The EigenEdge MATLAB package contains open source implementations of methods for working with eigenvalue distributions of large random matrices. The focus is on covariance-type, or "general Marchenko-Pastur" distributions.
These tools can be used in high-dimensional statistics, wireless communications, and finance, among other areas.
If you are interested in trying this out, have suggestions, or think this may have applications to your field, please do not hesitate to get in touch with me.
- a documentation with examples: readme.pdf
- the SPECTRODE method to compute the limit empirical spectrum of sample covariance matrices (equivalently: compute the Marchenko-Pastur forward map)

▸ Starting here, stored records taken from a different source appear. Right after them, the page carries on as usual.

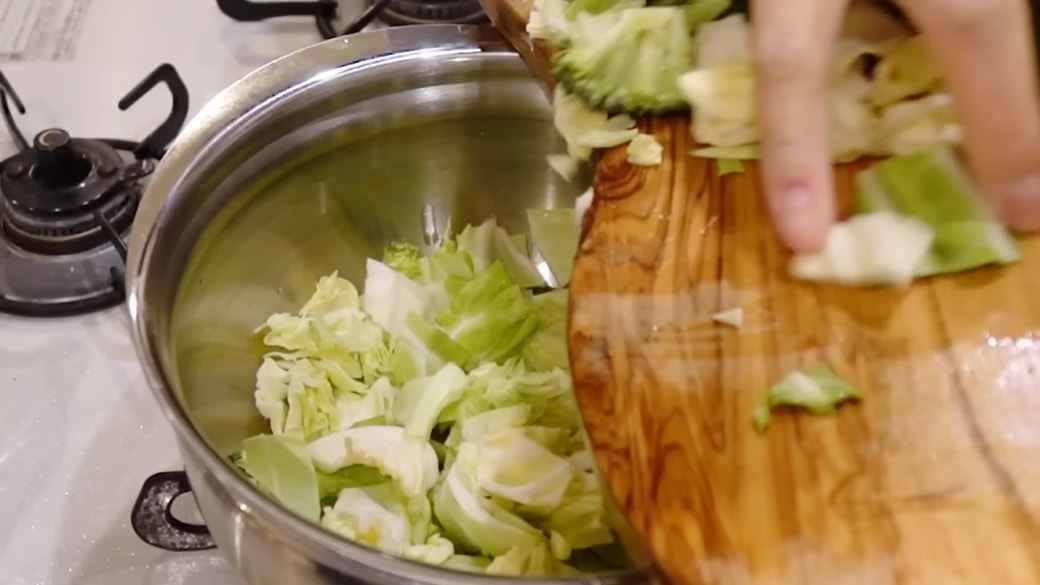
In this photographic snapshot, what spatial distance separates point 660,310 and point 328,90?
0.49 meters

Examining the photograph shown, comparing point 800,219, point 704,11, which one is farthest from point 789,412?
point 704,11

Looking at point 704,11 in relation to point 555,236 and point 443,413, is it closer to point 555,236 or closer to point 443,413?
point 555,236

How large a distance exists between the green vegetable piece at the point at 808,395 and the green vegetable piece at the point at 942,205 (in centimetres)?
12

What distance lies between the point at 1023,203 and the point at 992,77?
109 mm

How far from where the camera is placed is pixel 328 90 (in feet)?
3.38

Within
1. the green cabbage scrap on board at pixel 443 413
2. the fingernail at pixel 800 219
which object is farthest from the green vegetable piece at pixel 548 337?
the fingernail at pixel 800 219

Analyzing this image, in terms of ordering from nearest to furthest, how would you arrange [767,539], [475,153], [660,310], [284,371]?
[767,539] < [660,310] < [284,371] < [475,153]

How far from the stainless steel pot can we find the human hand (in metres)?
0.44

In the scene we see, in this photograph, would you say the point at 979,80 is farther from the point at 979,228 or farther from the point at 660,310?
the point at 660,310

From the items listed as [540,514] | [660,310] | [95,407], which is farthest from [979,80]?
[95,407]

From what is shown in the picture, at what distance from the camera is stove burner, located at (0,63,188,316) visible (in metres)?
1.16

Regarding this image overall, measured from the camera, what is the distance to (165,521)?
96 centimetres

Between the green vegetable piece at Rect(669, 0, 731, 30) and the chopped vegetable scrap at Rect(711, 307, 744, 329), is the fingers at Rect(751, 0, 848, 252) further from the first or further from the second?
the green vegetable piece at Rect(669, 0, 731, 30)

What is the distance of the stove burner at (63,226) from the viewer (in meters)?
1.16
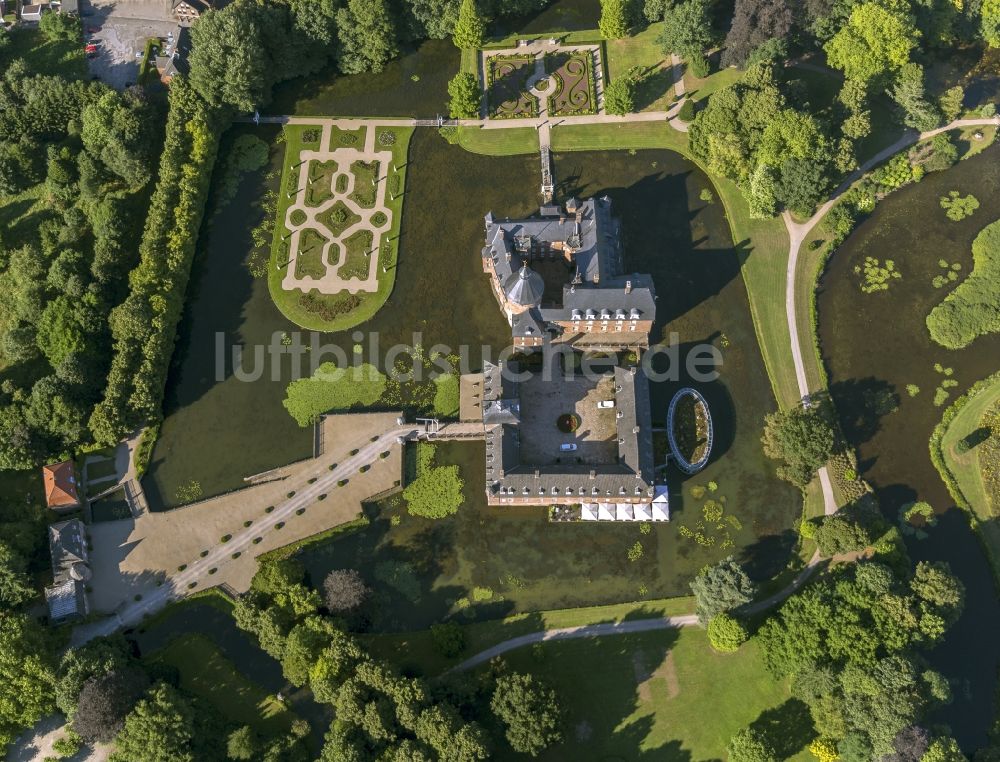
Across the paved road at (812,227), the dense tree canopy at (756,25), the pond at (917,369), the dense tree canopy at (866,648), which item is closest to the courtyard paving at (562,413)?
the paved road at (812,227)

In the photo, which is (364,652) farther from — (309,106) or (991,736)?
(309,106)

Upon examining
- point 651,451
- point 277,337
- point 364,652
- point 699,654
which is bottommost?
point 699,654

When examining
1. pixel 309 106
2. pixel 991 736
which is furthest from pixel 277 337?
pixel 991 736

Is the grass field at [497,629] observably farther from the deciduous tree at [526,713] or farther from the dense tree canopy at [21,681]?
the dense tree canopy at [21,681]

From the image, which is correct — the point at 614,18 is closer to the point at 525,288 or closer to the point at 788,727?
the point at 525,288

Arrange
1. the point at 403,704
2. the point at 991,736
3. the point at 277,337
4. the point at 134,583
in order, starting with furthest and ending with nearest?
the point at 277,337 < the point at 134,583 < the point at 991,736 < the point at 403,704

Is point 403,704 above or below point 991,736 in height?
above
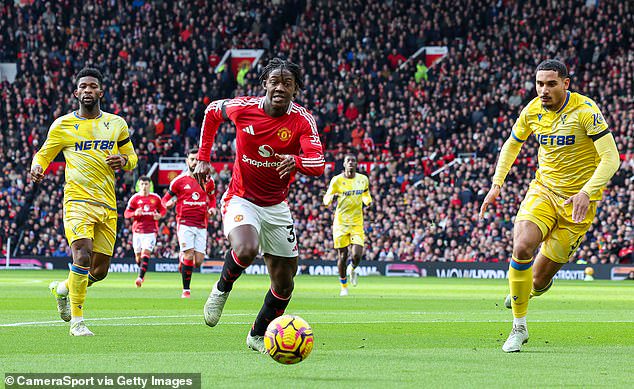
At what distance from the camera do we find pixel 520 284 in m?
10.8

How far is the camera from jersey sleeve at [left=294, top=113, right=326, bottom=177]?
9555 millimetres

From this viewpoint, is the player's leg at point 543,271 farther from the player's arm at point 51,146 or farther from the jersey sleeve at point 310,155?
the player's arm at point 51,146

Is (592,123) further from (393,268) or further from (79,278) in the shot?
(393,268)

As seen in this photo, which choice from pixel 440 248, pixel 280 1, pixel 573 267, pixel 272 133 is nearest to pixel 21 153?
pixel 280 1

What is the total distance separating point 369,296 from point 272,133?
1300 centimetres

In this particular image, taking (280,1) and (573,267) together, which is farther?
(280,1)

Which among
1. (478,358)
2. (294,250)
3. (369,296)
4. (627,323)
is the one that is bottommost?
(369,296)

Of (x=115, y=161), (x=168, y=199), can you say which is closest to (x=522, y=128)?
(x=115, y=161)

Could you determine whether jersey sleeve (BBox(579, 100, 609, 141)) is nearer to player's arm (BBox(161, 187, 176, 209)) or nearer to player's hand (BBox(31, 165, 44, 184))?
player's hand (BBox(31, 165, 44, 184))

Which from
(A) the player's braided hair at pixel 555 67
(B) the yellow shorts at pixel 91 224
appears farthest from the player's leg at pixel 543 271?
(B) the yellow shorts at pixel 91 224

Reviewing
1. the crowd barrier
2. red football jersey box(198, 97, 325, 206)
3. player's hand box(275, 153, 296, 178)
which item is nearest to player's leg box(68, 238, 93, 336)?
red football jersey box(198, 97, 325, 206)

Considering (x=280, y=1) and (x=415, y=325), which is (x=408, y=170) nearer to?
(x=280, y=1)

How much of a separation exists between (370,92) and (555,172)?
1323 inches

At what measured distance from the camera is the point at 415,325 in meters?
14.0
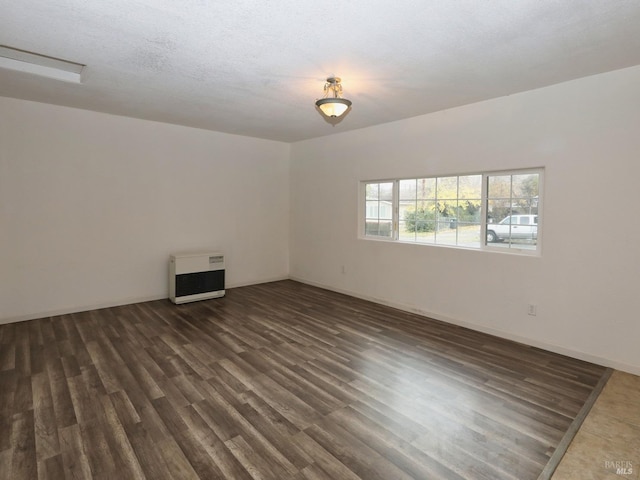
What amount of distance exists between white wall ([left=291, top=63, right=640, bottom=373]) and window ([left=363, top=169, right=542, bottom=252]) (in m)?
0.16

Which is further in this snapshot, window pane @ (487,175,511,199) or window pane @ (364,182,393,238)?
window pane @ (364,182,393,238)

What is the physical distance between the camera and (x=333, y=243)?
5852 mm

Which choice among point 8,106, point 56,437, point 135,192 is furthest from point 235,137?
point 56,437

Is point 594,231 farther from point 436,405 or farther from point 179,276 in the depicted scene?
point 179,276

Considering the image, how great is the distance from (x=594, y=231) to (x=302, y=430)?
311 centimetres

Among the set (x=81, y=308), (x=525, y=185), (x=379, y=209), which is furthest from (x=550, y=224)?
(x=81, y=308)

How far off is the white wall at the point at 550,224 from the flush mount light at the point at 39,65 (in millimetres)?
3640

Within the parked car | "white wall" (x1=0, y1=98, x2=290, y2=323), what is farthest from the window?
"white wall" (x1=0, y1=98, x2=290, y2=323)

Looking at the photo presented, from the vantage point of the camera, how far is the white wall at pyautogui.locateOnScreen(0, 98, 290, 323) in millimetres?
4133

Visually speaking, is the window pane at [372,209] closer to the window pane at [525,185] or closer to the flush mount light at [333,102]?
the window pane at [525,185]

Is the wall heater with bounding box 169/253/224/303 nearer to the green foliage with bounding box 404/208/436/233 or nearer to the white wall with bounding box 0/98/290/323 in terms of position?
the white wall with bounding box 0/98/290/323

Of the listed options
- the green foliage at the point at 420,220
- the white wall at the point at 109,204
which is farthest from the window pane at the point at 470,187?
the white wall at the point at 109,204

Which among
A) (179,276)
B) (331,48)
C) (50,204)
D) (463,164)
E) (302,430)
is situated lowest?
(302,430)

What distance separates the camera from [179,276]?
500cm
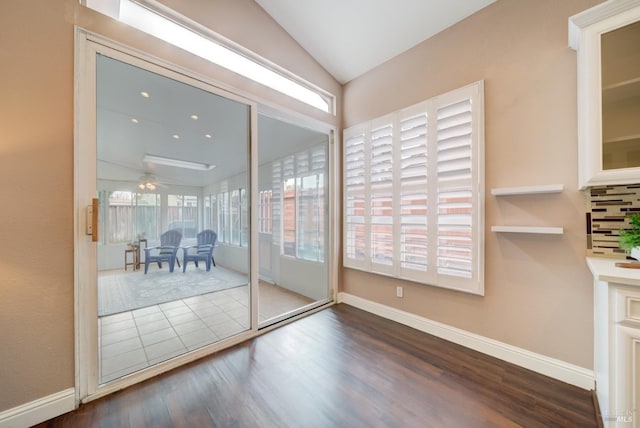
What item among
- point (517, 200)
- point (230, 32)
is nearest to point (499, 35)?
point (517, 200)

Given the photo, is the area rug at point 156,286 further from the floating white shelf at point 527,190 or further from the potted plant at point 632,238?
the potted plant at point 632,238

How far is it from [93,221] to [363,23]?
2.95 metres

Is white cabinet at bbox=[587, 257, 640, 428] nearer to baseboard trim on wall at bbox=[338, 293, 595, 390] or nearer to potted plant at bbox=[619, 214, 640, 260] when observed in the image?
potted plant at bbox=[619, 214, 640, 260]

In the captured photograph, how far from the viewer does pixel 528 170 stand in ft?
6.44

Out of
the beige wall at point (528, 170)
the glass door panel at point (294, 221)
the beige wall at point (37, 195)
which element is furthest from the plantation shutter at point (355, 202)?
the beige wall at point (37, 195)

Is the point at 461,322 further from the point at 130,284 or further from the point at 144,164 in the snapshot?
the point at 144,164

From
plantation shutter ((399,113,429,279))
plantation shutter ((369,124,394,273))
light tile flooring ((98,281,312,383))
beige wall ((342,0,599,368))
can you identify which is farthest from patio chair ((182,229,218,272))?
beige wall ((342,0,599,368))

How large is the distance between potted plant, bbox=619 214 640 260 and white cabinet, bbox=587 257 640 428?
0.35 meters

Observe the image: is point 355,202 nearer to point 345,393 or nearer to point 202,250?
point 202,250

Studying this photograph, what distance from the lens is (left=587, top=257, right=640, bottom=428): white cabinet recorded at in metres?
1.16

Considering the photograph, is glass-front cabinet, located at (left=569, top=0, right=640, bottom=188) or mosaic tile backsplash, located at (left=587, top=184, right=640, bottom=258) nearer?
glass-front cabinet, located at (left=569, top=0, right=640, bottom=188)

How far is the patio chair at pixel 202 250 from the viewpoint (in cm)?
229

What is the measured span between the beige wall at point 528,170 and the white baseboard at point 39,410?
3010 millimetres

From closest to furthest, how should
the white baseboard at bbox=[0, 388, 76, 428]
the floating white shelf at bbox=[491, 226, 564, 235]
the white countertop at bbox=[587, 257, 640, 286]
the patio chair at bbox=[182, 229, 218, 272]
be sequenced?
the white countertop at bbox=[587, 257, 640, 286]
the white baseboard at bbox=[0, 388, 76, 428]
the floating white shelf at bbox=[491, 226, 564, 235]
the patio chair at bbox=[182, 229, 218, 272]
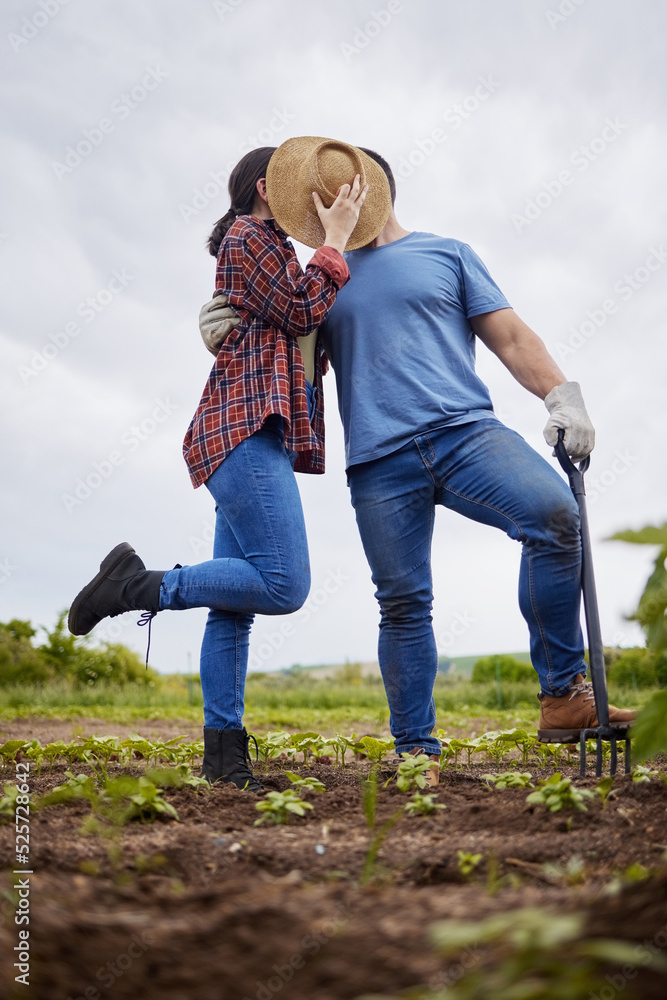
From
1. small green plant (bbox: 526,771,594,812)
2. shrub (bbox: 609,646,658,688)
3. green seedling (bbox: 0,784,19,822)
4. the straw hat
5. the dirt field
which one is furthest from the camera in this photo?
shrub (bbox: 609,646,658,688)

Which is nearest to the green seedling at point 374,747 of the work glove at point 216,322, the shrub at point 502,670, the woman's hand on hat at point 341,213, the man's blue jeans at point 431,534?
the man's blue jeans at point 431,534

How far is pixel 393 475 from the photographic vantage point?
2.93 meters

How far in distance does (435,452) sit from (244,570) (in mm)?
799

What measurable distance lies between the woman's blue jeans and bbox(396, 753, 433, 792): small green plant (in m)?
0.60

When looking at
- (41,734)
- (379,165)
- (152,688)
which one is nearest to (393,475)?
(379,165)

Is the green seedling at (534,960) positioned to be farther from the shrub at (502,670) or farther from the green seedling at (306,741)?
the shrub at (502,670)

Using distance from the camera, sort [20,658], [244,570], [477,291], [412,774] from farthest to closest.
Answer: [20,658] → [477,291] → [244,570] → [412,774]

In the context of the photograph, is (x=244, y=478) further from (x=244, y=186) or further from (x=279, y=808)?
(x=244, y=186)

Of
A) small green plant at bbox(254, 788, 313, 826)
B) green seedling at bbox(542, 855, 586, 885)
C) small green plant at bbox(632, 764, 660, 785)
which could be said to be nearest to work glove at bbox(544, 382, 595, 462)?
small green plant at bbox(632, 764, 660, 785)

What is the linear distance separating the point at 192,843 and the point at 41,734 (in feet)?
14.9

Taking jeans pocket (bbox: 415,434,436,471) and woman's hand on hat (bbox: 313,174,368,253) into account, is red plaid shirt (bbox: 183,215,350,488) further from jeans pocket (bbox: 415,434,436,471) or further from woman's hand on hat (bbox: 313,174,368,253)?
jeans pocket (bbox: 415,434,436,471)

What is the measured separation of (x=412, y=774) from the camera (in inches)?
96.0

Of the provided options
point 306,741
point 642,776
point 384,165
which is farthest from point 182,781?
point 384,165

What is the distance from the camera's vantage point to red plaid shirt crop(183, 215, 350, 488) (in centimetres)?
270
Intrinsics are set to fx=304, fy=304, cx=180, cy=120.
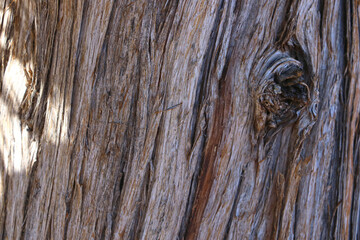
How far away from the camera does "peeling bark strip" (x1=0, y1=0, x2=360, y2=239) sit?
1.18 m

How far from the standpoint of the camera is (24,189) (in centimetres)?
137

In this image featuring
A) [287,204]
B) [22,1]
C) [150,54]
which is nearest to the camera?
[150,54]

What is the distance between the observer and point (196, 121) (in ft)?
3.97

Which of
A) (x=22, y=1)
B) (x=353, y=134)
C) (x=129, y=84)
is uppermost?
(x=22, y=1)

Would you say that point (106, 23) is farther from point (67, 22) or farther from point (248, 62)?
point (248, 62)

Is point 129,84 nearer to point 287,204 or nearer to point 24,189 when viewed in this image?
point 24,189

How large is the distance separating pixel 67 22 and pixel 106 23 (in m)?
0.19

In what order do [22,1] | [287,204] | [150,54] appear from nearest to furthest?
[150,54] < [287,204] < [22,1]

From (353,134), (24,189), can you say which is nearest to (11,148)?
(24,189)

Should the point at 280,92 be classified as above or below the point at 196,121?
above

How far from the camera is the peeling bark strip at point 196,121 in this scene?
1.18m

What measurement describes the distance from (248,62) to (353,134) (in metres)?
0.58

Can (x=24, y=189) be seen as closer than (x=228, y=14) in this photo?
No

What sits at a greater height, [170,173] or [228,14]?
[228,14]
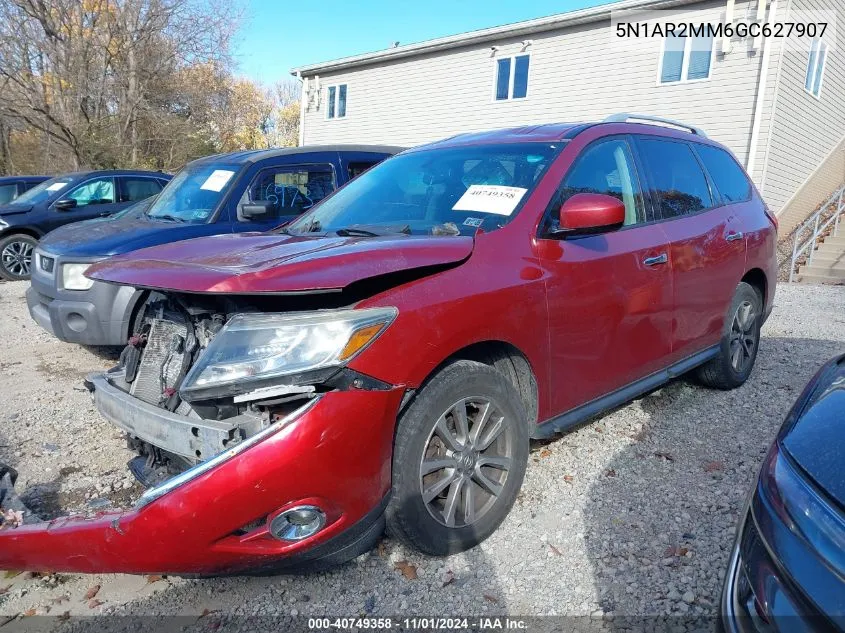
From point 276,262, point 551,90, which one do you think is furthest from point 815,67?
point 276,262

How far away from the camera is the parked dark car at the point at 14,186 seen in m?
11.5

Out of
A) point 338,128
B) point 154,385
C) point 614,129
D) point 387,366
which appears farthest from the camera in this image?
point 338,128

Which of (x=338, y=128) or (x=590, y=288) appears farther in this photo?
(x=338, y=128)

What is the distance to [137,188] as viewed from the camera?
10281 mm

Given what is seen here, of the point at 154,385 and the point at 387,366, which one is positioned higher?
the point at 387,366

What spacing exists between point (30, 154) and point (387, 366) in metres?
26.8

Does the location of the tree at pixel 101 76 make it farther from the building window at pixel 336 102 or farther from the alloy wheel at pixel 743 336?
the alloy wheel at pixel 743 336

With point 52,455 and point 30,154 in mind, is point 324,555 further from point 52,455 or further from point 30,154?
point 30,154

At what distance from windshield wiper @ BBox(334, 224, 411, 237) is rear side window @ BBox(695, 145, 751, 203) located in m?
2.62

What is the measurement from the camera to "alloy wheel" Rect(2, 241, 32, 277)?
974cm

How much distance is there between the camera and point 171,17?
2209cm

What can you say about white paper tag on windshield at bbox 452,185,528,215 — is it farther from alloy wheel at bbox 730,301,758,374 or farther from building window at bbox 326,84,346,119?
building window at bbox 326,84,346,119

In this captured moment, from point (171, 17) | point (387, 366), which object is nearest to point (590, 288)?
point (387, 366)

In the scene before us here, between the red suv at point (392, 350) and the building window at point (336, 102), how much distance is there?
697 inches
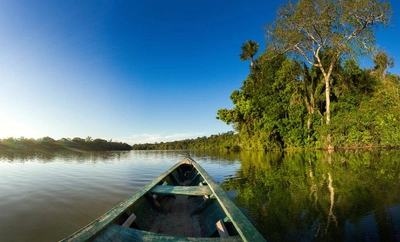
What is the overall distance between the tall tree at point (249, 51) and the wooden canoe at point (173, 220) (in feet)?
108

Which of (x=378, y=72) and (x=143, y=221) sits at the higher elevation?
(x=378, y=72)

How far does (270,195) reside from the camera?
5203 millimetres

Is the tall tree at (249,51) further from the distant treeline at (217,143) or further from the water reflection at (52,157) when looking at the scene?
the water reflection at (52,157)

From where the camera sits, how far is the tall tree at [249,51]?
1336 inches

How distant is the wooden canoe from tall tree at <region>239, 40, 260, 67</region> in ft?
108

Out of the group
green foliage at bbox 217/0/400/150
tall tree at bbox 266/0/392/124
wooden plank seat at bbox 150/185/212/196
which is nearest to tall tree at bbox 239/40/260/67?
green foliage at bbox 217/0/400/150

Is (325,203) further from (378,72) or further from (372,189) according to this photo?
(378,72)

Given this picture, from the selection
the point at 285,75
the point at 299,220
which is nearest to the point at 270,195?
the point at 299,220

- methods to compute moments and quantiles of the limit spectrum
- optimal linear spectral statistics (LSS) for testing in Principal Component Analysis
- spiked models: "forward" and "inverse" spike maps in standard and general spiked models
This package is partially based on methods proposed in the following papers:
- Dobriban. E, Efficient Computation of Limit Spectra of Sample Covariance Matrices, Random Matrices: Theory Appl., 04, 1550019 (2015). pdf
- Dobriban. E, Sharp detection in PCA under correlations: all eigenvalues matter, The Annals of Statistics. pdf
The package also has the software to reproduce the computational results of the above papers.
For full notes on installing the package, please see the readme.
This package is work in progress. Suggestions and comments are welcome. An R version is under development, and is available from https://github.com/dobriban/Spectrode-R/
The author is very grateful to the following indivuals for their invaluable advice, help, comments, bug submissions, etc. with this package:
- Romain Couillet, Iain Johnstone, Jack Silverstein.
- The students in STATS 325 "Random Matrix Theory and High-Dimensional Statistics" at Stanford University, Spring 2016. In particular: Jeha Yang, Simon Rosenberg.
A typical example eigenvalue distribution computed with this software looks as follows:
This example is explained in detail in the readme at
\Readme\readme.pdf. The input is the distribution of population eigenvalues, which is a mixture of point masses and a uniform density. The output is the distribution of sample eigenvalues, which has a smooth density on several disjoint intervals. There is a close match with a Monte Carlo simulation.